TEXT SEGMENT ->
******************************

The history of the Chicago Portage begins at the end of the Last Ice Age. It was formed as the Wisconsin glaciation retreated northward, beginning about 14,000 years ago, leaving behind Lake Chicago (the ancestor of Lake Michigan), which was created from the glacier's meltwater.

As the glacier melted and retreated, the water in Lake Chicago rose until it overflowed the southwestern edge of the Valparaiso Moraine, which surrounds the lake's southern half, creating the Chicago Outlet River. This was a substantial river, comparable to the present Niagara River, and over time it carved the channel used by the main and south branches of the Chicago River, the Des Plaines River, and the terrain that became the Chicago Portage.

As the glacier continued to retreat, it opened another outlet far to the east that became the St. Lawrence River. This allowed the lakes to drain faster in that direction, and the Chicago Outlet River dried up, leaving a gap in the moraine that served the Chicago Portage.

The Chicago Portage linked the Chicago River's South Branch and the Des Plaines River. The point at which the portage crossed the low water divide that separated waters flowing east toward Lake Michigan from waters flowing west toward the Mississippi River was a wetland that occupied the former stream bed of the Chicago Outlet River. Early settlers called this marshy area "Mud Lake". The total length of the portage was about six miles.

******************************

WORK INSTRUCTIONS ->
Could you write out the passage on the Chicago Portage between "As the glacier melted" and "became the Chicago Portage.", inclusive? You won't need the entries that follow.

Saved data entries ->

******************************

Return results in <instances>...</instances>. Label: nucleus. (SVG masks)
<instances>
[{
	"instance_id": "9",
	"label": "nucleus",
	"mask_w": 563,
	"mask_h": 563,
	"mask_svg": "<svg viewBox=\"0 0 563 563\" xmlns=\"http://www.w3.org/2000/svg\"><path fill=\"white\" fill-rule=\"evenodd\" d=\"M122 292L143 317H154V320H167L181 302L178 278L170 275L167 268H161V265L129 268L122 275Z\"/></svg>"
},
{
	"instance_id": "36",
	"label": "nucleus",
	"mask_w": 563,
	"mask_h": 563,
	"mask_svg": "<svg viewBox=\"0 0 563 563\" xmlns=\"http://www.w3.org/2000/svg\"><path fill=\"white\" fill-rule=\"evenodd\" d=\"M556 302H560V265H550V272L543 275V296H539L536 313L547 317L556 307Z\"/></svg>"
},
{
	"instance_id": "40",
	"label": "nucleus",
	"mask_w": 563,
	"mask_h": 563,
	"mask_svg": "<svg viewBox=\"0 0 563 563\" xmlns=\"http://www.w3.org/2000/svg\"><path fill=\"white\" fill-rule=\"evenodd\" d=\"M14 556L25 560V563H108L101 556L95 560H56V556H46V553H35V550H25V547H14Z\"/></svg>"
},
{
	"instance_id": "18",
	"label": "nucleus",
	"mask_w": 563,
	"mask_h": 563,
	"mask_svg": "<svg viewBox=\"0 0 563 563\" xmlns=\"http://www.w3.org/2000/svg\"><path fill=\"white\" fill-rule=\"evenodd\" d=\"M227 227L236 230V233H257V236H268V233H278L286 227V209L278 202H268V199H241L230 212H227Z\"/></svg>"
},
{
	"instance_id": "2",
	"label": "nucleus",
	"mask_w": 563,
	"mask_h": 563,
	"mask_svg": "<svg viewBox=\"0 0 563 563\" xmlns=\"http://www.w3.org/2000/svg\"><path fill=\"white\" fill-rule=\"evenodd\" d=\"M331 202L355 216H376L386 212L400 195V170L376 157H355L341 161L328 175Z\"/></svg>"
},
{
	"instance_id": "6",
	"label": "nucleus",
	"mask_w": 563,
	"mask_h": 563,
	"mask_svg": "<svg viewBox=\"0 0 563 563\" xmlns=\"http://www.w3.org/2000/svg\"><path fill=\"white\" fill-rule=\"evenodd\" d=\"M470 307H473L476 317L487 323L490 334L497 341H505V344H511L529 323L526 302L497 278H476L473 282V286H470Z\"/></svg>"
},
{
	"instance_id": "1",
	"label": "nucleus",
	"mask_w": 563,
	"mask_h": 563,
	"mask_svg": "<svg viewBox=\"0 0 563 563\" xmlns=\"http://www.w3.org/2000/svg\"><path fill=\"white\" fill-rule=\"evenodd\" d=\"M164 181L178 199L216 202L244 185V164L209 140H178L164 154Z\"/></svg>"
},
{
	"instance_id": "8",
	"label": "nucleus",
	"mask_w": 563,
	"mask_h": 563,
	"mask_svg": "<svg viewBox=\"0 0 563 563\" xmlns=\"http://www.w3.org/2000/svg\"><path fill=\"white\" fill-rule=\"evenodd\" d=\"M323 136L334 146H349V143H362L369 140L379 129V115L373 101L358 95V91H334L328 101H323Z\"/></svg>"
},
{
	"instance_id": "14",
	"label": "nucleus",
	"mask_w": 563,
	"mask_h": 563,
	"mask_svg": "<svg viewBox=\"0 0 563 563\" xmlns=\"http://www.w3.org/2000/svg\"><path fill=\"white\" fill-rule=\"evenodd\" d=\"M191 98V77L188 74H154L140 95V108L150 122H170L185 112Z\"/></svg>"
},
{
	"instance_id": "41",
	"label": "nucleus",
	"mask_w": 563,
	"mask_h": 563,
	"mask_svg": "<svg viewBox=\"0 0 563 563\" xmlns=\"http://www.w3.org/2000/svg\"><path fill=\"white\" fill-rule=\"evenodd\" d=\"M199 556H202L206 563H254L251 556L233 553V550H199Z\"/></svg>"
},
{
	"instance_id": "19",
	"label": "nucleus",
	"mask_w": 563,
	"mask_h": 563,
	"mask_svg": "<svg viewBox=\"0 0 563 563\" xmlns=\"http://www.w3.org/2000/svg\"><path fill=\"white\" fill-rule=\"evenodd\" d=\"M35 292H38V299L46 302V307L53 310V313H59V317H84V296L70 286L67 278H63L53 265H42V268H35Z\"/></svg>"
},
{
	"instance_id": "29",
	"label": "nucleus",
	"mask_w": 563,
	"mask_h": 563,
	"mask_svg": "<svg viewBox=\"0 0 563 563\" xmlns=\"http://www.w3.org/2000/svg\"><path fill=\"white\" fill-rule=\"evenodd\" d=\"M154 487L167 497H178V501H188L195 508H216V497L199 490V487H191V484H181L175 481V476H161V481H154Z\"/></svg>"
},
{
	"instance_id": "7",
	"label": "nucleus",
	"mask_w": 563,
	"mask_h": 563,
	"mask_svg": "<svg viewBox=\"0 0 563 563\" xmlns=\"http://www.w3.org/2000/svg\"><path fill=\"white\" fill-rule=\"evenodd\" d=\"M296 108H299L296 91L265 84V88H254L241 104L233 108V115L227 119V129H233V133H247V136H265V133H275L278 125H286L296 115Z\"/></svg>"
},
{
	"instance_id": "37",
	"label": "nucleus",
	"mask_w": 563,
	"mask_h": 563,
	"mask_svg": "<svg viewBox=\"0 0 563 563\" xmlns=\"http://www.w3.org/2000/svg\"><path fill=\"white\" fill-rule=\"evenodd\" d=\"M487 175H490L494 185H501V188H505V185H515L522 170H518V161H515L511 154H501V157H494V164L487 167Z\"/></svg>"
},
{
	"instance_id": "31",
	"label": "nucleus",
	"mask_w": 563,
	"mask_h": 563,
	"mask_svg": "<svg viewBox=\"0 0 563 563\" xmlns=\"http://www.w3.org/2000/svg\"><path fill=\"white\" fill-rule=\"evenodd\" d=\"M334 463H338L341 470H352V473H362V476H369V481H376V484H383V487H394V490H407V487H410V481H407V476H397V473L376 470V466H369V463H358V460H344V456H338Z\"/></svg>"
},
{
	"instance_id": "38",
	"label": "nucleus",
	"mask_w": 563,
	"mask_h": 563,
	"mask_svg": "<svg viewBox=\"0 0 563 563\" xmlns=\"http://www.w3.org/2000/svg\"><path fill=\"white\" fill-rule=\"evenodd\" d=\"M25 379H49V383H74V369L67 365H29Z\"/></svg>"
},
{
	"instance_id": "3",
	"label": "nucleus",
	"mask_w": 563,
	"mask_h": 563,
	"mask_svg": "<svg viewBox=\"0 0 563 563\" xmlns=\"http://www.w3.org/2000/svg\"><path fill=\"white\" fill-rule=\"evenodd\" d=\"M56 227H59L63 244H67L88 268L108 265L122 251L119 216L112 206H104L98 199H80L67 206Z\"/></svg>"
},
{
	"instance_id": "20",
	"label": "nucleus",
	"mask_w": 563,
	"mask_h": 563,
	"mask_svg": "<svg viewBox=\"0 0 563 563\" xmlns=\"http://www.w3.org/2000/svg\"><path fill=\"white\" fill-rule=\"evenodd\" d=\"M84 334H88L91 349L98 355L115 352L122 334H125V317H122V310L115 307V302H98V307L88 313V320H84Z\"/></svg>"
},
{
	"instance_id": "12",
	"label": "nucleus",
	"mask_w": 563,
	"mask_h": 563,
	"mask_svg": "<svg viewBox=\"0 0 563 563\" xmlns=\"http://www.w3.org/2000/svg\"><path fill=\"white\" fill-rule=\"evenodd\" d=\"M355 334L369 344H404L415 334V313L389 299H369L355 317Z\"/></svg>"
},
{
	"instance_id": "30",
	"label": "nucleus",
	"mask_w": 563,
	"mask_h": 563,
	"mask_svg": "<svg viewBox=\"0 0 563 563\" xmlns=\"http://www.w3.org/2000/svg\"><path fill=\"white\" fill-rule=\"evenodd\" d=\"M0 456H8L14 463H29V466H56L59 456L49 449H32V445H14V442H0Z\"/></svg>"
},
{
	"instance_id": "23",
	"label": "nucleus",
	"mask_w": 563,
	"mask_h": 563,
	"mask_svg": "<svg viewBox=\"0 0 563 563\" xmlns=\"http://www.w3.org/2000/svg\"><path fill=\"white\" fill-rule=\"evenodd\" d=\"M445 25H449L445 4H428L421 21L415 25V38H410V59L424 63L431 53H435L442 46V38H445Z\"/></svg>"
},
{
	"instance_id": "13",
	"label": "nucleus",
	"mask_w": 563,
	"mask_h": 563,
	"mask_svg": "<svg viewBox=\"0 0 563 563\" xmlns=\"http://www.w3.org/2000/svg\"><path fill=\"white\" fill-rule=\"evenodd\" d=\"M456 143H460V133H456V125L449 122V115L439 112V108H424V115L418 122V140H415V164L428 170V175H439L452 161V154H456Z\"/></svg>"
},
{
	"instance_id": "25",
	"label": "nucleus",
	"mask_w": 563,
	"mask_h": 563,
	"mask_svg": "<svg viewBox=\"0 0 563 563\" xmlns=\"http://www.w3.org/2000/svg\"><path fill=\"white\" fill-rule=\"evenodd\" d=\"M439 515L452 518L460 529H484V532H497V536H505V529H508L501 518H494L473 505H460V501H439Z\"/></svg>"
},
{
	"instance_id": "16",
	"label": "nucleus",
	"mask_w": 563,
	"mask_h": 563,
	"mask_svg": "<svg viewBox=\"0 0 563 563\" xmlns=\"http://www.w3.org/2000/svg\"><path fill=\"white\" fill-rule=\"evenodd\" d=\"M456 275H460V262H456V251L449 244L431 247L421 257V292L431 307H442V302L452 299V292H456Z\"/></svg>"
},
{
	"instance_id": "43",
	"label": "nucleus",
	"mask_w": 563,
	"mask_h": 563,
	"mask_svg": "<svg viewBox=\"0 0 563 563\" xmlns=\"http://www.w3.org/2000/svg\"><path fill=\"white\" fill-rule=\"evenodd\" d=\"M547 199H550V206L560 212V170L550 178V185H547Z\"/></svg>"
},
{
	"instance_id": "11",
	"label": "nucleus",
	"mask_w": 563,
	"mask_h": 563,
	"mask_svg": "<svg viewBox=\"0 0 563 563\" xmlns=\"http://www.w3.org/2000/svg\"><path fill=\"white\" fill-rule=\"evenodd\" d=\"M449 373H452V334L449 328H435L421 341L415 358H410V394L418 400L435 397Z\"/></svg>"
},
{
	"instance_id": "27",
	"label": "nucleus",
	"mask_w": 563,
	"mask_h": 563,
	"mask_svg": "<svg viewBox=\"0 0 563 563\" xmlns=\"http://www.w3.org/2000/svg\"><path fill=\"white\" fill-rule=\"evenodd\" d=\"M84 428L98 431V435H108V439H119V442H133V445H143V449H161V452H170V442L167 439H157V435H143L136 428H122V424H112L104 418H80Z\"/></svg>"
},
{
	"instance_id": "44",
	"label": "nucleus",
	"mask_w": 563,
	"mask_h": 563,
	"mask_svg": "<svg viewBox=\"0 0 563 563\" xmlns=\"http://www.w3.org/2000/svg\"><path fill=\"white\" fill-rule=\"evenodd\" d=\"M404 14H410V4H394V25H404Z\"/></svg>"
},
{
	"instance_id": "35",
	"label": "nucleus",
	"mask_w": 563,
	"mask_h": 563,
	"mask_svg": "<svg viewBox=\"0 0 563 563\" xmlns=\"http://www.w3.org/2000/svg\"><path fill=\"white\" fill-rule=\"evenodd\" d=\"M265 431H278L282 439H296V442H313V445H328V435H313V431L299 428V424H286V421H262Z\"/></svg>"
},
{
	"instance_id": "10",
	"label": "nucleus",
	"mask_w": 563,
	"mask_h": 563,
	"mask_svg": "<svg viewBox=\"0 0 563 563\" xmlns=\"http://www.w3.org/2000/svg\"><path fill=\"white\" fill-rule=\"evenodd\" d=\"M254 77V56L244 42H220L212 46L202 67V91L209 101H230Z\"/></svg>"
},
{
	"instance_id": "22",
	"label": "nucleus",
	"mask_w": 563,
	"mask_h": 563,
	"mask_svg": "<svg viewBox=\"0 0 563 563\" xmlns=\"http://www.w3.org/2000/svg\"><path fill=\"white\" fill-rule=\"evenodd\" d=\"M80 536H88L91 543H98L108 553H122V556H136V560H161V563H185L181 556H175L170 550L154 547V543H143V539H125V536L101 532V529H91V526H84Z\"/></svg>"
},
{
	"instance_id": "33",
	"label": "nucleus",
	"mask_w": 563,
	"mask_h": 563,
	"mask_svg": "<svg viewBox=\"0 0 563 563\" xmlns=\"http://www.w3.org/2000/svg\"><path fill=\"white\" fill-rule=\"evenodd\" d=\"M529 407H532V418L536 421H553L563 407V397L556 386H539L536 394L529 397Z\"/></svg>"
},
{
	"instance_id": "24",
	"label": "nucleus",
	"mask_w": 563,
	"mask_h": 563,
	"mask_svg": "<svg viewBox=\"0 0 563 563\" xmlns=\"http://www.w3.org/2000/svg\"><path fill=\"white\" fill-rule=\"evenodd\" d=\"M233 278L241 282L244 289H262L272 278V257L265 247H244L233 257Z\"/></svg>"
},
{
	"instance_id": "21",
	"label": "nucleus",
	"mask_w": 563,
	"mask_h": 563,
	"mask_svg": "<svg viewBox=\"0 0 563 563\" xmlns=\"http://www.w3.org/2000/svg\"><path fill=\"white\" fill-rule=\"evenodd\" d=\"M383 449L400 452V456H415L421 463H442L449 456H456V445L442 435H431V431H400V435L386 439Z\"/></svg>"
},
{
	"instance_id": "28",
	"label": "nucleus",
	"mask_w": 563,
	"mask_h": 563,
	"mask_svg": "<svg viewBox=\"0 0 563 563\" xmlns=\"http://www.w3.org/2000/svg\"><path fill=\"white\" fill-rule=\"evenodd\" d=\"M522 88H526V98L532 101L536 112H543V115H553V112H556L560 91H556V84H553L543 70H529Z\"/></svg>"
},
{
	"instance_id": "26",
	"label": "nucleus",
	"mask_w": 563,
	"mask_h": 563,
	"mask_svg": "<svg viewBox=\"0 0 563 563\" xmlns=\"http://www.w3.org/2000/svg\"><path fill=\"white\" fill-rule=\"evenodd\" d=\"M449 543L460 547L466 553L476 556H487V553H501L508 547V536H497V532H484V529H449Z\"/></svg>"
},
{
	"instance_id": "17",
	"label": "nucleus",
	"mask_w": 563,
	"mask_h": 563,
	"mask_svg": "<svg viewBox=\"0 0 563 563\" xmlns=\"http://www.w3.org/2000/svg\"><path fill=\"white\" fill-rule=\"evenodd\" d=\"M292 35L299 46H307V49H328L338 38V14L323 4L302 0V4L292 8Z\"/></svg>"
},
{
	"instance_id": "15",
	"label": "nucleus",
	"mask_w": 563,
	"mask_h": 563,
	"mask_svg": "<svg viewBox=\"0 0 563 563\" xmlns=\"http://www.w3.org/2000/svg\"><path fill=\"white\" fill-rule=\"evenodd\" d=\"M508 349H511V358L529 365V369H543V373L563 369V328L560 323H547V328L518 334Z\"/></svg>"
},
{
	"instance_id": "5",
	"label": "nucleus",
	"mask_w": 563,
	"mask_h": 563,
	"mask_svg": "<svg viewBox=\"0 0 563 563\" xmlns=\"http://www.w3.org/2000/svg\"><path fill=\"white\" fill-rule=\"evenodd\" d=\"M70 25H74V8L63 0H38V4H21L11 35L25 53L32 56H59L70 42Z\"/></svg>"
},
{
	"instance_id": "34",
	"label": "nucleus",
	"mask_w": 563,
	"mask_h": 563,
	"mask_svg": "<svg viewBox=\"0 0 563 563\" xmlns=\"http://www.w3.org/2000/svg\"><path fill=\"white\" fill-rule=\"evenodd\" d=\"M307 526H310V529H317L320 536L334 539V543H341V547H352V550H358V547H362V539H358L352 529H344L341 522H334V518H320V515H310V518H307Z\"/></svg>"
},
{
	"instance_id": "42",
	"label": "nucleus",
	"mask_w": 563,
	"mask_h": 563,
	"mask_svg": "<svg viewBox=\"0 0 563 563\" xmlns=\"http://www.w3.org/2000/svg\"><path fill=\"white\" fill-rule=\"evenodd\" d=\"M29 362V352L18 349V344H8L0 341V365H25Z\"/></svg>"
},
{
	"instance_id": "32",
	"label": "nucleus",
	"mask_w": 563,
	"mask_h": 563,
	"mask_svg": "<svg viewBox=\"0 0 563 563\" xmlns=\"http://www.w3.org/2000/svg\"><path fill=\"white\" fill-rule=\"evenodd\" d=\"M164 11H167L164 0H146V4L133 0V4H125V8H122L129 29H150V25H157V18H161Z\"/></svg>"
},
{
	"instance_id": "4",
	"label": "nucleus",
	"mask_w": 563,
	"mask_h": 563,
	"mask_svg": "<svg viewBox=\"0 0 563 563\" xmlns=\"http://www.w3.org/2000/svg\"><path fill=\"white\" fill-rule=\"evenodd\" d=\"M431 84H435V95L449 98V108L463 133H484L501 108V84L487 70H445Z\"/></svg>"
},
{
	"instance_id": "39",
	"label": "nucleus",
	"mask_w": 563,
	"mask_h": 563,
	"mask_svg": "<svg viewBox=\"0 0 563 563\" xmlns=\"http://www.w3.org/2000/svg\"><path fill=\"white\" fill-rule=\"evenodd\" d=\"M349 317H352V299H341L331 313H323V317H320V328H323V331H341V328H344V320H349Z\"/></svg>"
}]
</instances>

******************************

SOLVED PROBLEM ->
As the glacier melted and retreated, the water in Lake Chicago rose until it overflowed the southwestern edge of the Valparaiso Moraine, which surrounds the lake's southern half, creating the Chicago Outlet River. This was a substantial river, comparable to the present Niagara River, and over time it carved the channel used by the main and south branches of the Chicago River, the Des Plaines River, and the terrain that became the Chicago Portage.